Write out the entries, please, from the line containing "At what distance from the shooting" through their final line, exactly and with nothing else.

Spatial relation data:
========

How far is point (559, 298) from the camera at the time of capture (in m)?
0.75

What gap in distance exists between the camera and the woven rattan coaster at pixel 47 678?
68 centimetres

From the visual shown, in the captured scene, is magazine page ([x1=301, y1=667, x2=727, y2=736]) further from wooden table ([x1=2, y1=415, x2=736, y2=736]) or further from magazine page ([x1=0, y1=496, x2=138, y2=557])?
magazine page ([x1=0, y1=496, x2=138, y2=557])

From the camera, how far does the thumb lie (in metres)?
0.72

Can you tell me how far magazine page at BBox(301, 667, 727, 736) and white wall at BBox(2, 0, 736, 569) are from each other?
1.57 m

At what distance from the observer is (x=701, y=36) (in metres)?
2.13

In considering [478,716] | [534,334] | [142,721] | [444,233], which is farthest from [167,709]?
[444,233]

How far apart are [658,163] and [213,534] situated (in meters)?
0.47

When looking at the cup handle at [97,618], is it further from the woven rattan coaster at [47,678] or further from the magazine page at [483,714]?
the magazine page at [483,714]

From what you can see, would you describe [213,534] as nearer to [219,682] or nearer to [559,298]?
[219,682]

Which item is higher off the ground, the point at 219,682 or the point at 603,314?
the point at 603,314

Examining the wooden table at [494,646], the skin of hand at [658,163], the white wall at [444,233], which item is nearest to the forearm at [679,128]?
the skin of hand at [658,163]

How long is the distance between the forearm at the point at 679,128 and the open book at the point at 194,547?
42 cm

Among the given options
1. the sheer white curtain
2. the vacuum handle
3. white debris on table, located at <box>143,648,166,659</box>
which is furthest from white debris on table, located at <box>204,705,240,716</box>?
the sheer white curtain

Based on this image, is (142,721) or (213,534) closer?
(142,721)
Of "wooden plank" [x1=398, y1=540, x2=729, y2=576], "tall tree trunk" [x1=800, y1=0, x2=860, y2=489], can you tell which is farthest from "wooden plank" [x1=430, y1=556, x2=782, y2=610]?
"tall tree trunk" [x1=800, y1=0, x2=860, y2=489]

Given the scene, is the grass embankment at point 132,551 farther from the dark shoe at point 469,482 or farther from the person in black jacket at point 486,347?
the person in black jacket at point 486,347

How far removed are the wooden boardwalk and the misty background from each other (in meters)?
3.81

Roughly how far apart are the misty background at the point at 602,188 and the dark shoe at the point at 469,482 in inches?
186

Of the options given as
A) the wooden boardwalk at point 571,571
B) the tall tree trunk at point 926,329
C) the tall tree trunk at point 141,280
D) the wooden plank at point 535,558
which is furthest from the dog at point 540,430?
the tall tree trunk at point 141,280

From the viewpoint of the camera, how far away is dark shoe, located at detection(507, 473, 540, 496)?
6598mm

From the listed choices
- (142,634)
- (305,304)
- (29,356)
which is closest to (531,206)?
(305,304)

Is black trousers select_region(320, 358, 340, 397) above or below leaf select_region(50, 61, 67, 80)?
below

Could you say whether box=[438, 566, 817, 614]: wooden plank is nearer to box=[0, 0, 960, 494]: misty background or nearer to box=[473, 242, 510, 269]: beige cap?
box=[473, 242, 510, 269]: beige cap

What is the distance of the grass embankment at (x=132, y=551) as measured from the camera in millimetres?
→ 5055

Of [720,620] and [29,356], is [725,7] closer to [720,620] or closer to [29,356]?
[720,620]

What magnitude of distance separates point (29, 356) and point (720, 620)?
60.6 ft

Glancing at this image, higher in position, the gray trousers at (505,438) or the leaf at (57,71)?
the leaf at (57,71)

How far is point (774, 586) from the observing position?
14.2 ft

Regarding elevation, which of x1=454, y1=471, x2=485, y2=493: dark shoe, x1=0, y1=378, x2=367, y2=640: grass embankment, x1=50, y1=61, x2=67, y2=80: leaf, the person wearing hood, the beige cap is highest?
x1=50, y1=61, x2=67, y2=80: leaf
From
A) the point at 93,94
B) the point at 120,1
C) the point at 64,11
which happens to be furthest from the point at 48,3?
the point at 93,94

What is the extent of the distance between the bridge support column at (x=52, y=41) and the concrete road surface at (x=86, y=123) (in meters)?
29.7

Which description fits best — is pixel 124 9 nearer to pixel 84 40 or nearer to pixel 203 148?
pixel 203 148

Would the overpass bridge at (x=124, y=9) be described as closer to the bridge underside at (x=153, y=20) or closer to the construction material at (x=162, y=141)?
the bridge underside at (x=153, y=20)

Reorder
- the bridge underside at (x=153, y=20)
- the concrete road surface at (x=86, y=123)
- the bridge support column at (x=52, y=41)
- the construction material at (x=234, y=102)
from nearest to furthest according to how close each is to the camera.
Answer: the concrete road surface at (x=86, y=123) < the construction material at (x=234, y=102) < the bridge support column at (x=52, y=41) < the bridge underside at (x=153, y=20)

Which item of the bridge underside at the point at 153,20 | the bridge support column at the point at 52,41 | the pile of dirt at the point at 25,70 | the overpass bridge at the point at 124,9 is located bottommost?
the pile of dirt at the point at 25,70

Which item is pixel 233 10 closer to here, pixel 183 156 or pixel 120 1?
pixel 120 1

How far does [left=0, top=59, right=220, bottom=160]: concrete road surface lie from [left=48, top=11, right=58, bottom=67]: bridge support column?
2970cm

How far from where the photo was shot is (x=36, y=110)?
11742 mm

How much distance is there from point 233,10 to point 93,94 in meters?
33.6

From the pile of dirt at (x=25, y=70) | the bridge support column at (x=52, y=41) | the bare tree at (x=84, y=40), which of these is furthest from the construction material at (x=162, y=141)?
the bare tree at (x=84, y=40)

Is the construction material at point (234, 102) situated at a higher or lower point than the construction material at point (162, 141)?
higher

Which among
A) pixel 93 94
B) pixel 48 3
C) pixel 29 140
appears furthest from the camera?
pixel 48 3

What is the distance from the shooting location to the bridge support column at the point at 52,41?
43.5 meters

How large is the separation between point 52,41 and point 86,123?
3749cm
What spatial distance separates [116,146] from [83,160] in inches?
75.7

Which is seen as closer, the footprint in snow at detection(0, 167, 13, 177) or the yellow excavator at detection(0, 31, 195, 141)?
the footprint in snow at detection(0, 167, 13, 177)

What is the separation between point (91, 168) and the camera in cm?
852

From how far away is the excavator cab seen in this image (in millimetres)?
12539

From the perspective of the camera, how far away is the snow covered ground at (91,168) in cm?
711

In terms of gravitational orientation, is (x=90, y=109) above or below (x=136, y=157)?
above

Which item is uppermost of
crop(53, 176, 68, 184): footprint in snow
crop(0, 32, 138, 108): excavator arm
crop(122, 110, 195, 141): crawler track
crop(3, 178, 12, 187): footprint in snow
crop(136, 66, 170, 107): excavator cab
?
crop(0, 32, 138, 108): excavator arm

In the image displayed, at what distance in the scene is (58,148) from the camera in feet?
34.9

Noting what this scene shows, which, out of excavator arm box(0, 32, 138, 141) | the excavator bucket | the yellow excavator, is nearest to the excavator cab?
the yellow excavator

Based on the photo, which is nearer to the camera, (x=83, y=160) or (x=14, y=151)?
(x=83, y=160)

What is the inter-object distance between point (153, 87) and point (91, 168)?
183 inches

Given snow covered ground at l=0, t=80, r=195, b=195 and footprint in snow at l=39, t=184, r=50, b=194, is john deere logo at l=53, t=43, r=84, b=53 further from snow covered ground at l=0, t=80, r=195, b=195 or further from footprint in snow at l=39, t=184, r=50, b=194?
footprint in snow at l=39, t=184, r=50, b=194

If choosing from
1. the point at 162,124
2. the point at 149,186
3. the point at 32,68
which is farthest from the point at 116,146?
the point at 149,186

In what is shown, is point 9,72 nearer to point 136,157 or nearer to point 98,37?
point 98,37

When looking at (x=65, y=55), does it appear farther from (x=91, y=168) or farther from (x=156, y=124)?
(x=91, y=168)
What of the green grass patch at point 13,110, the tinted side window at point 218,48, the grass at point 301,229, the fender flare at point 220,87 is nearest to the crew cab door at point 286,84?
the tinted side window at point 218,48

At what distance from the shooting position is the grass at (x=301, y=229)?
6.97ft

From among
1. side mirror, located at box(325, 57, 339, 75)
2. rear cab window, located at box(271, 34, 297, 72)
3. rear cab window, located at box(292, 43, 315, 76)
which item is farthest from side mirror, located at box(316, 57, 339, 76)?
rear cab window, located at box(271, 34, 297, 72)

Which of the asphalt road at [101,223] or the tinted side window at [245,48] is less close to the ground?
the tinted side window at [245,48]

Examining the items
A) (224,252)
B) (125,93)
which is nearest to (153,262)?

========

**TASK RESULT:**
At what distance from the shooting position is the grass at (x=301, y=229)?
6.97ft

From among
1. side mirror, located at box(325, 57, 339, 75)
2. rear cab window, located at box(271, 34, 297, 72)
3. rear cab window, located at box(292, 43, 315, 76)
which item is farthest from side mirror, located at box(316, 57, 339, 76)?
rear cab window, located at box(271, 34, 297, 72)

Which of the asphalt road at [101,223] or the tinted side window at [245,48] is less close to the ground?
the tinted side window at [245,48]

Examining the items
A) (224,252)
B) (125,93)
which is nearest to (153,262)?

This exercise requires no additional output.